BIR 2015 Keynote:

The Next Wave of Research in Business Process Management

Prof. Manfred Reichert, Ulm University, Germany

Abstract: Business Process Management (BPM) has been evolving as a research discipline for more than a decade and a multitude of innovative concepts, methods and techniques have been suggested, e.g., related to process modeling languages, process model analyses, process enactment infrastructures, process flexibility, and process mining. Although BPM has matured as a research discipline, there is still a gap between its promises and its actual achievements in practice. This keynote speech will reflect on this gap, discuss emerging challenges, and relate BPM research to current waves like Big Data, Big Software and Cloud Computing, which provide new prospects for future BPM research.
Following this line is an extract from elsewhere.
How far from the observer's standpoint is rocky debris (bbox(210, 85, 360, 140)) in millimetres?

Manfred Reichert is a full professor of Computer Science at Ulm University, where he is also the director of the Institute of Databases and Information Systems (DBIS) and member of the Management Board of the Faculty of Engineering and Computer Science. Before joining Ulm University, Manfred was working as associate professor of Information Systems at the University of Twente in the Netherlands.
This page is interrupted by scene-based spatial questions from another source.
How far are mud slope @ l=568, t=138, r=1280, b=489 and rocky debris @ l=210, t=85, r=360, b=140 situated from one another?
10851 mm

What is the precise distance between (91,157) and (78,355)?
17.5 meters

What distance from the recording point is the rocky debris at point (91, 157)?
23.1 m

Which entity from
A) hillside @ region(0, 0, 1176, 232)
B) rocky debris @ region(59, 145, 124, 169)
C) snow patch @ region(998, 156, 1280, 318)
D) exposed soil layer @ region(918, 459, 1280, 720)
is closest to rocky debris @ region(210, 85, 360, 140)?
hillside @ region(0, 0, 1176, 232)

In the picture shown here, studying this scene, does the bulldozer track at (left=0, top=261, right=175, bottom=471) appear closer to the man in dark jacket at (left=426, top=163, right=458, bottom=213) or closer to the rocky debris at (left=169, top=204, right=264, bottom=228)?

His personal research interests include business process flexibility, business process modeling, process lifecycle support, knowledge-intensive processes, mobile process support, and e-health. Manfred has published more than 50 journal papers, 18 books (as author or editor), 200 refereed conference / workshop papers, and 16 book chapters. Many of his papers are highly cited (h-index according to Google Scholar: 57) and several of them were awarded (e.g., BPM Test of Time Award 2012). Recently, he published a Springer book entitled "Enabling Flexibility in Process-aware Information Systems", in which he reflects on a decade of research of the BPM community on process flexibility issues. Manfred pioneered the work on the ADEPT process management technology and has been co-founder of the AristaFlow Ltd.

Manfred was general chair of the BPM'09 and EDOC'14 conferences and has been general chair of the BPM'15 workshops. Furthermore, he was PC co-chair of the BPM'08, CoopIS'11, and EDOC'13 conferences. Currently, he is chairman of the GI SIG EMISA (German Special Interest Group on Development Methods for Information Systems and their Application; 700 members).